> Listing:

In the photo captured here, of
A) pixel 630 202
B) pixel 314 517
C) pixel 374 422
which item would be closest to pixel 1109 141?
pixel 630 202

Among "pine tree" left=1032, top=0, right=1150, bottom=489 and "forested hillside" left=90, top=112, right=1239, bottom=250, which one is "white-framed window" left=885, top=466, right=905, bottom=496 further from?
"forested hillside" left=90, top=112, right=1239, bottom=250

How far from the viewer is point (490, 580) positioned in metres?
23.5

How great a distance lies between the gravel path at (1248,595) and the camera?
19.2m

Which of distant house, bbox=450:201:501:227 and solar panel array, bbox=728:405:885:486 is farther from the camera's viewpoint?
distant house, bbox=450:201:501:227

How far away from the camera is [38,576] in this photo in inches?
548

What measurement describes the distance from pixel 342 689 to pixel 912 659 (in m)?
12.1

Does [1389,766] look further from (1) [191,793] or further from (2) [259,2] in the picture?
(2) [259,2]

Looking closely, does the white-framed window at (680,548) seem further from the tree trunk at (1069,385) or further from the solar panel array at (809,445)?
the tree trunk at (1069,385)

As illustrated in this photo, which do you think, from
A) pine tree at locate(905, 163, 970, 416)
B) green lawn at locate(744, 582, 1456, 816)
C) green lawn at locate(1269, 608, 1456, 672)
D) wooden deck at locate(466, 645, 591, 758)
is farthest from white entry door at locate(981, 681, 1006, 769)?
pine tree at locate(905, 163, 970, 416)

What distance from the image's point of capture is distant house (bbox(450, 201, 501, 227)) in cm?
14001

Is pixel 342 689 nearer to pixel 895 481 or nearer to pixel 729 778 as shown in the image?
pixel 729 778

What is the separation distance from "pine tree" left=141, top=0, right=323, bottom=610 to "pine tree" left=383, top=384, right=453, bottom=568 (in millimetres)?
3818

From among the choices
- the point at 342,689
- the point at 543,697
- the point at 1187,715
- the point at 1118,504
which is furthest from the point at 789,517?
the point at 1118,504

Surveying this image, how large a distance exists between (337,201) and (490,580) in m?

> Instructions to follow: Would you give again, word for word, every line from the one with "bottom=496 further from?" through the final line of the listing above?

> Exercise response:
Among "pine tree" left=1032, top=0, right=1150, bottom=489 and "forested hillside" left=90, top=112, right=1239, bottom=250, which one is "white-framed window" left=885, top=466, right=905, bottom=496 further from?
"forested hillside" left=90, top=112, right=1239, bottom=250

How far from the viewer is point (490, 580) positioned in metres?
23.5

How great a distance lies between the gravel path at (1248,595) and the camera?
19.2m

Which of distant house, bbox=450:201:501:227 and solar panel array, bbox=728:405:885:486 is farther from the camera's viewpoint?
distant house, bbox=450:201:501:227

How far away from the camera is [38,576] in this photo in inches?
548

What measurement describes the distance from pixel 342 689 to pixel 912 659 (in m)?
12.1

Does [1389,766] look further from (1) [191,793] or further from (2) [259,2] in the picture?
(2) [259,2]

Looking closely, does the white-framed window at (680,548) seem further from the tree trunk at (1069,385) or further from the solar panel array at (809,445)?
the tree trunk at (1069,385)

As illustrated in this photo, which do you think, from
A) pine tree at locate(905, 163, 970, 416)
B) green lawn at locate(744, 582, 1456, 816)
C) green lawn at locate(1269, 608, 1456, 672)
D) wooden deck at locate(466, 645, 591, 758)
is farthest from white entry door at locate(981, 681, 1006, 769)?
pine tree at locate(905, 163, 970, 416)

What distance from the image's point of capture is distant house (bbox(450, 201, 501, 227)) in cm?
14001

Is pixel 342 689 nearer to pixel 895 481 or nearer to pixel 729 778 as shown in the image?
pixel 729 778

What is the separation distance from "pine tree" left=141, top=0, right=323, bottom=610 to "pine tree" left=383, top=384, right=453, bottom=568 (in millimetres)?
3818

From among the choices
- the point at 342,689
- the point at 543,697
- the point at 1187,715
- the point at 1118,504
which is furthest from the point at 789,517?
the point at 1118,504

Surveying this image, how large a distance exists between (337,201) and (490,580) in m?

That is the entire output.